- Born: October 27, 1970 Seattle, Washington, U.S.
- Died: June 8, 2018 (aged 47) West Seattle
- Occupation(s): Skateboarder, Skatepark builder, artist

= Mark "Monk" Hubbard =

American skatepark builder (1970–2018)

Mark "Monk" Hubbard (October 27, 1970 – June 8, 2018) was a skateboarder, artist, skatepark builder, and founder of Grindline Skateparks.

== Early life ==
Hubbard was born in West Seattle in 1970 and received his first skateboard in 1975 for his fifth birthday.

== Skatepark building ==
In regards to skateparks, Hubbard believed in DIY skate spots and building one's own skateboarding paradise, stating that there is nothing that compares to riding an obstacle you've built. Monk was involved in the Burnside Skatepark project.

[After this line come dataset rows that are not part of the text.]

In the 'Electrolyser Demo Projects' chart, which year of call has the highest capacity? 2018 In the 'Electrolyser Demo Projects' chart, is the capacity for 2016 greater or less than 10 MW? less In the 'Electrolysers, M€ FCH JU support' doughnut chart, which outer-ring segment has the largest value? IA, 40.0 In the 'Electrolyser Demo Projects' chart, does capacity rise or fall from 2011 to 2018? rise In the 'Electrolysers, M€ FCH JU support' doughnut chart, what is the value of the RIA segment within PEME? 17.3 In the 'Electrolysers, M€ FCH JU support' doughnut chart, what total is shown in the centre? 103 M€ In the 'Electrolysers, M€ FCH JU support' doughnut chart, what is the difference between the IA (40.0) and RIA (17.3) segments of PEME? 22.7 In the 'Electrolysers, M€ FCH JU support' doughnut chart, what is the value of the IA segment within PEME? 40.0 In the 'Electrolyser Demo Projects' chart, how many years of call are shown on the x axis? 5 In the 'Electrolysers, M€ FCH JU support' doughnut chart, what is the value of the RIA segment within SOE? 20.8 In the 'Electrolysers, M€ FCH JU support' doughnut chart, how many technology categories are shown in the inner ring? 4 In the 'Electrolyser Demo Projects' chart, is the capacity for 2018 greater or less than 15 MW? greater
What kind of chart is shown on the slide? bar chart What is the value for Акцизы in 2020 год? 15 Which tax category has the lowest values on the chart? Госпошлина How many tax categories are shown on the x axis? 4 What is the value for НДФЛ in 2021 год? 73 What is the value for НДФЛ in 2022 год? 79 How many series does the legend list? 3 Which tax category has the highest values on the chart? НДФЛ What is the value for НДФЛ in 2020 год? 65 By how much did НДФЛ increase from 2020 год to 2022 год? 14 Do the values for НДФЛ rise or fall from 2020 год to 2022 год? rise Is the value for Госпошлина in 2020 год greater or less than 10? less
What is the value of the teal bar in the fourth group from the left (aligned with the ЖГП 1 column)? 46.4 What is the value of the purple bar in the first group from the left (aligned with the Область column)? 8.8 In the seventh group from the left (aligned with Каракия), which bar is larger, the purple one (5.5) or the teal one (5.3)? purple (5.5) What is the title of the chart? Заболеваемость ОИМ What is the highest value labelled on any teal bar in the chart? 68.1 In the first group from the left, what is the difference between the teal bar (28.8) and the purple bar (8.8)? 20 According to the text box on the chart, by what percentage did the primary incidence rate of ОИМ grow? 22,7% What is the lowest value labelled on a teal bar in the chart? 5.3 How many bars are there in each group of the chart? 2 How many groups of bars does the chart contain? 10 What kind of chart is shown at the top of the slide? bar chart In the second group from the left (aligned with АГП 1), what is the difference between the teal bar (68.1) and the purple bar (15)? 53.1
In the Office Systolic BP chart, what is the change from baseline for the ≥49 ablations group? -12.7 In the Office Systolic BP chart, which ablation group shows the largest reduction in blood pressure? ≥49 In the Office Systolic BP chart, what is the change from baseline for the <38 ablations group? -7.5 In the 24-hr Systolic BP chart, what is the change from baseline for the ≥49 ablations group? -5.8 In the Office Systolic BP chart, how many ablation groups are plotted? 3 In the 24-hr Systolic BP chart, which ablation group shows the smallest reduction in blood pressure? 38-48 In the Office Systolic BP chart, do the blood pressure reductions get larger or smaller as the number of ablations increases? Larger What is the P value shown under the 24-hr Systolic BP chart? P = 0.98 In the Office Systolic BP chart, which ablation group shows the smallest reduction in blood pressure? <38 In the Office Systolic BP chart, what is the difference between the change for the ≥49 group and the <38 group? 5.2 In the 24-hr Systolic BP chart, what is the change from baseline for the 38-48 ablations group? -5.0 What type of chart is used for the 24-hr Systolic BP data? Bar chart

=== Grindline Skateparks ===
On January 26, 2000 Monk founded Grindline Skateparks. As of 2015, Grindline had built over 300 parks across the world. During his life, Hubbard helped design and build hundreds of skate parks. Some consider Monk to be the originator of the modern skate park design.

==== Wounded Knee 4-Directions Toby Eagle Bull Memorial Skatepark ====
Hubbard was part of the core group, alongside Pine Ridge Native Walt Pourier, Jim Murphy, and Jeff Ament, that originated the idea to build the Wounded Knee 4-Directions Toby Eagle Bull Memorial Skatepark on the Pine Ridge Indian Reservation. Grindline designed and constructed the skatepark, completing the park in 2011.

=== Skatepark Highway System ===
In 2015, Hubbard predicted a future where major cities provide a skatepark system highway, intentionally connecting the skateparks.